Reproductive Capability of Cats
Any moderately informed cat fanatic will be aware of the problems concerning cat overpopulation. It has been a cause of great concern for animal rights’ activists and generally any person that adores kitty cats; this overpopulation crowds the shelters to full capacity and causes an increased ratio of euthanasia. But is the problem really as aggravated as it is made out to be? Let’s take a look :
Reproductive Super Power
A general well knows statistic states that a single cat can produce up to 470,000 kittens in a span of 7 years. That sure is A LOT! No wonder there’s an overpopulation they are like little regenerating demons, adorable, but demons yet again! However, the fact that later comes to life by a little deeper dive into the fiasco that is the internet, is that this is a maximized generalization that does not take into account the variables that occur in nature. These variables are not negligible and cause a significant dent in this enormous number. The study is based on the assumption that all the kittens reach their adult life and then reproduce throughout the year. Such maximized circumstances rarely occur in nature.

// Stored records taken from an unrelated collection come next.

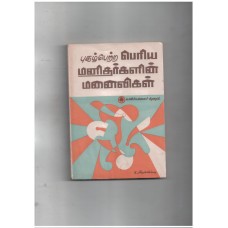 புகழ்பெற்ற பெரிய மனிதர்களின்  மனைவிகள்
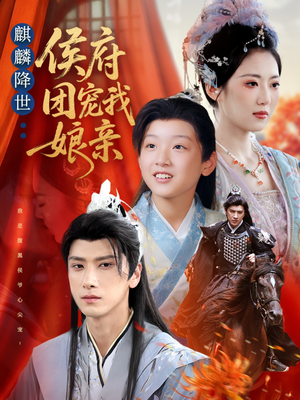 《麒麟降世侯府团宠我娘亲》（63集）在线看短剧精彩不停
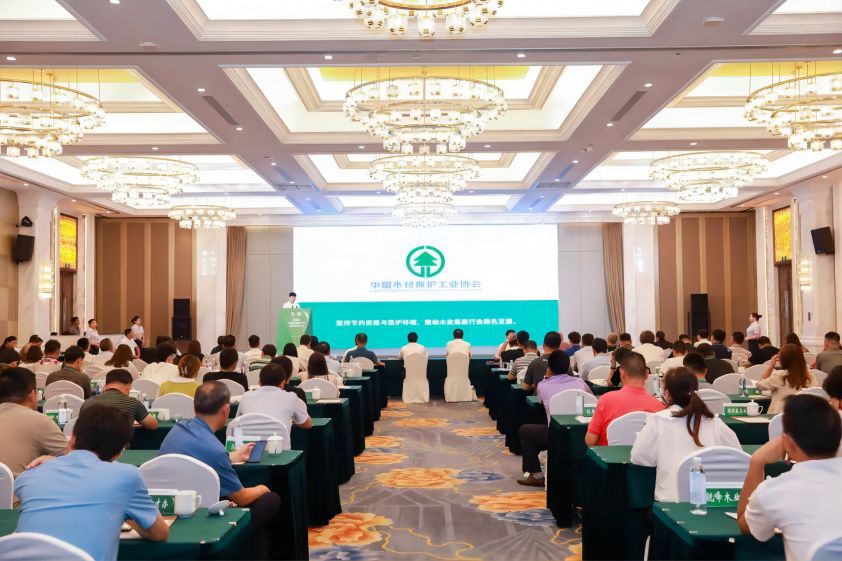 灌南單板層積材產業綠色發展大會在江蘇成功召開！
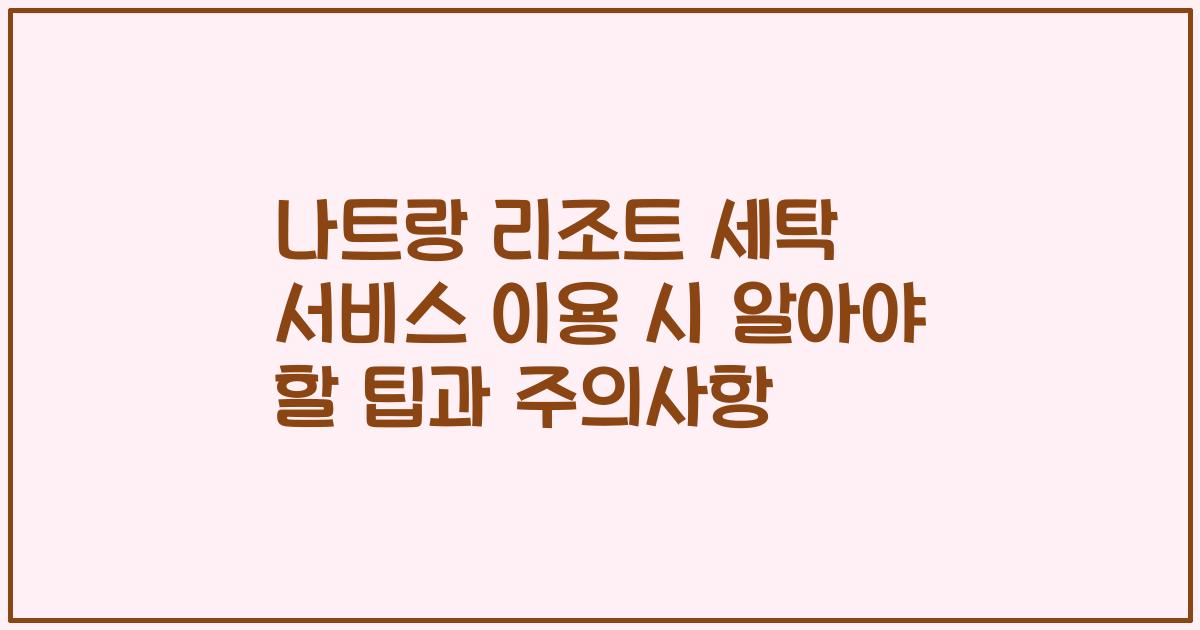 나트랑 리조트 세탁 서비스 이용 시 알아야 할 팁과 주의사항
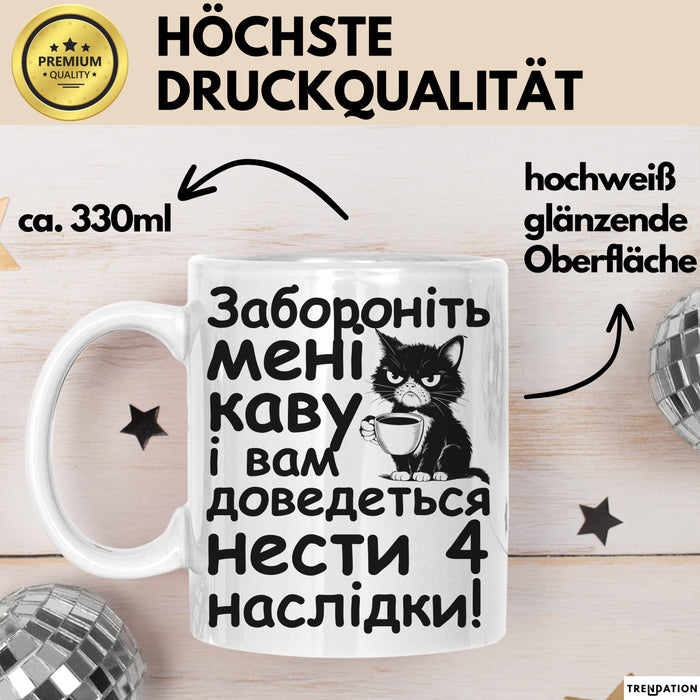 Kaffee Чашка Geschenk Забороніть Мені Каву Подарунок Ukrainisch Lustig Katze Weiß Trendation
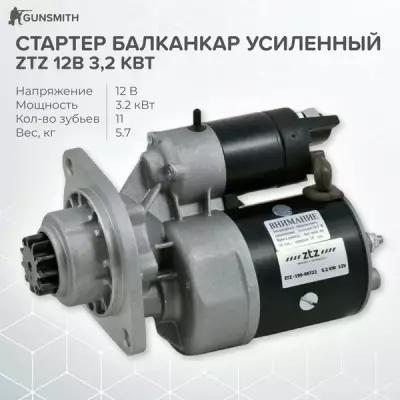 Стартер Балканкар усиленный ZTZ 12В 3,2 кВт / Zetor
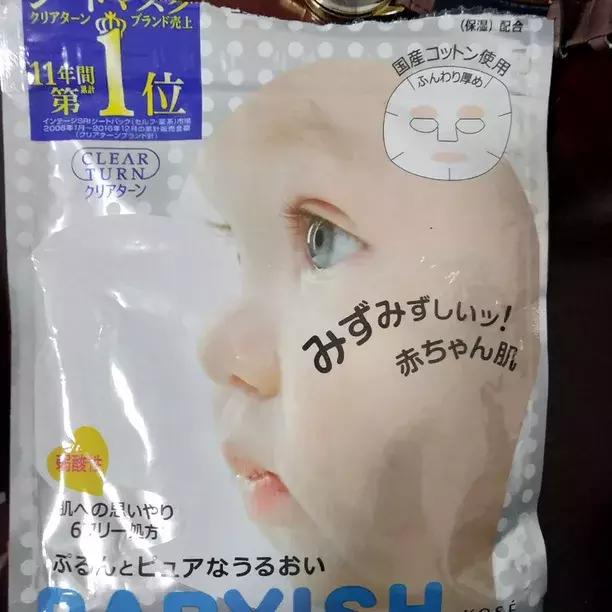 肌肤亲妈/后妈？只讲实话的美妆红黑榜了解一下！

The highest number of kittens in a litter reported as reported by Guinness Book of World records was when a Burmese/Siamese cat in Oxfordshire, UK, gave birth to 19 kittens on the 7 August 1970. However four out of 19 were stillborn and the record remains unbroken so far.
A quick google search states this number to be between 1-10. The number is still large but a 26% mortality rate in kittens decreases the stats greatly.
Different studies of a sample size of more than 100,000 community cats show that individual female cats averagely produced 0.9-1.4 litters per year (Wallace 2006, Nutter 2004, Scott 2002). The calculated average litter size was between 3-4 kittens with a survival rate of 25% kittens that reached the age of maturity. (Nutter 2004).
The population of a kitten has also taken a spike due to global warming and elongation of warmer weathers. The normal breeding or mating season is accurately named as the kitten season because that is when the shelters are flooded with tiny furballs. In New Zealand, the normal kitten season is considered between November until March but recently the trends have shifted causing the influx of newborns to arrive at shelters an alarming 2 months earlier than the anticipated time.
The incredible overwhelming growth of the population and the amazing fertility of the kitty cats have the animal reps and shelter employees pleading with pet owners to desex their fur babies. Yes kittens are adorable to look at and you just want to take them home but every kitty deserves proper attention, love and care which cannot be given if they outnumber human beings.